LUCIA KASSAI E CECILIA TORNAGHI* Não estavam atrás de uma pechincha as quase 500 pessoas à porta da loja FNAC, do Shopping Morumbi, em São Paulo, no último dia dois de dezembro. Eram apaixonados por novidade em lançamentos eletrônicos. O iPad está na lista de itens eletrônicos da FNAC e em outras lojas brasileiras a […]

LUCIA KASSAI E CECILIA TORNAGHI*

iPadNão estavam atrás de uma pechincha as quase 500 pessoas à porta da loja FNAC, do Shopping Morumbi, em São Paulo, no último dia dois de dezembro. Eram apaixonados por novidade em lançamentos eletrônicos.
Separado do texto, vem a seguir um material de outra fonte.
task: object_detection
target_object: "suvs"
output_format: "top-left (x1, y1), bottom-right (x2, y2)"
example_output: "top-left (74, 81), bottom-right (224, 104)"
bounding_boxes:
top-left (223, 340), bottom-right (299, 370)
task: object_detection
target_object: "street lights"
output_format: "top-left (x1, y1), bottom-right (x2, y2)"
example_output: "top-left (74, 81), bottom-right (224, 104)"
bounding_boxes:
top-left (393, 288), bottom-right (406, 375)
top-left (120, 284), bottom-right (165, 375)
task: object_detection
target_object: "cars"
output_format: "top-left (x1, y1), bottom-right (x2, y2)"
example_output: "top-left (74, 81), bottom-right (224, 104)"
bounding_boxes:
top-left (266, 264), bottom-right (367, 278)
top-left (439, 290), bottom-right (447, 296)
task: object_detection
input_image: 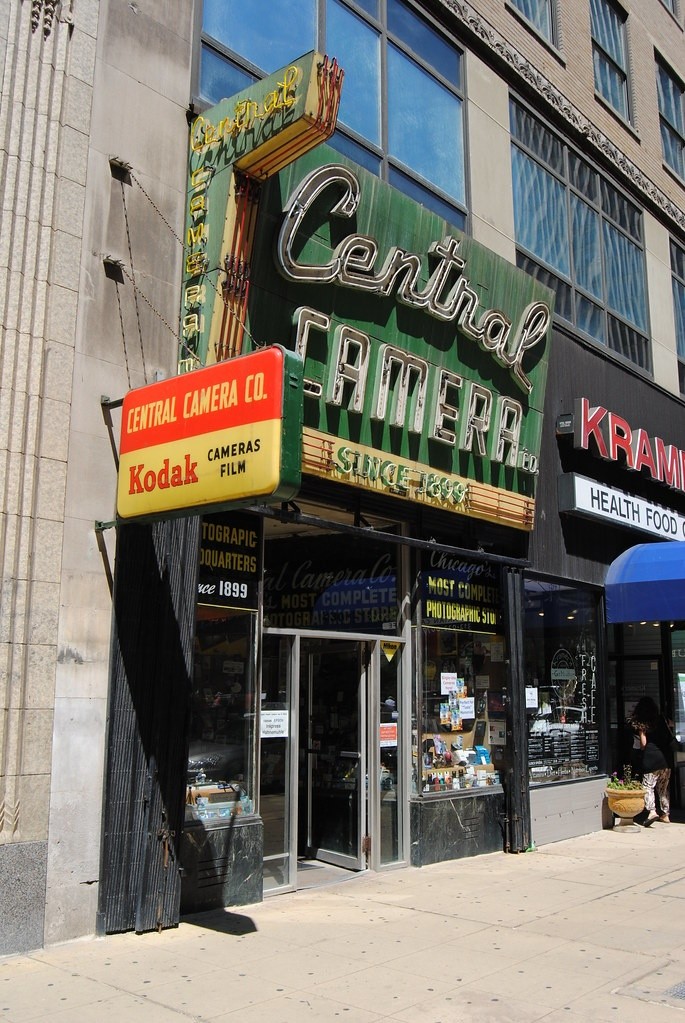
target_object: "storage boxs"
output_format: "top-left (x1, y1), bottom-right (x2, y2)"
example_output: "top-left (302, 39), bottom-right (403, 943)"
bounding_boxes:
top-left (454, 747), bottom-right (490, 765)
top-left (476, 770), bottom-right (487, 788)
O iPad está na lista de itens eletrônicos da FNAC e em outras lojas brasileiras a US$985, quase o dobro do preço nos Estados Unidos e um dos mais altos preços oficiais para um iPad em todo o mundo, de acordo com a Macworld Brazil, uma newsletter brasileira editada pelo International Data Group, com sede nos EUA.

O iPad é um exemplo das muitas distorções de preço causadas pela complicada política industrial do Brasil.

– As empresas que não fabricam artigos no Brasil têm que pagar tarifas elevadas se quiserem vender aos consumidores do país.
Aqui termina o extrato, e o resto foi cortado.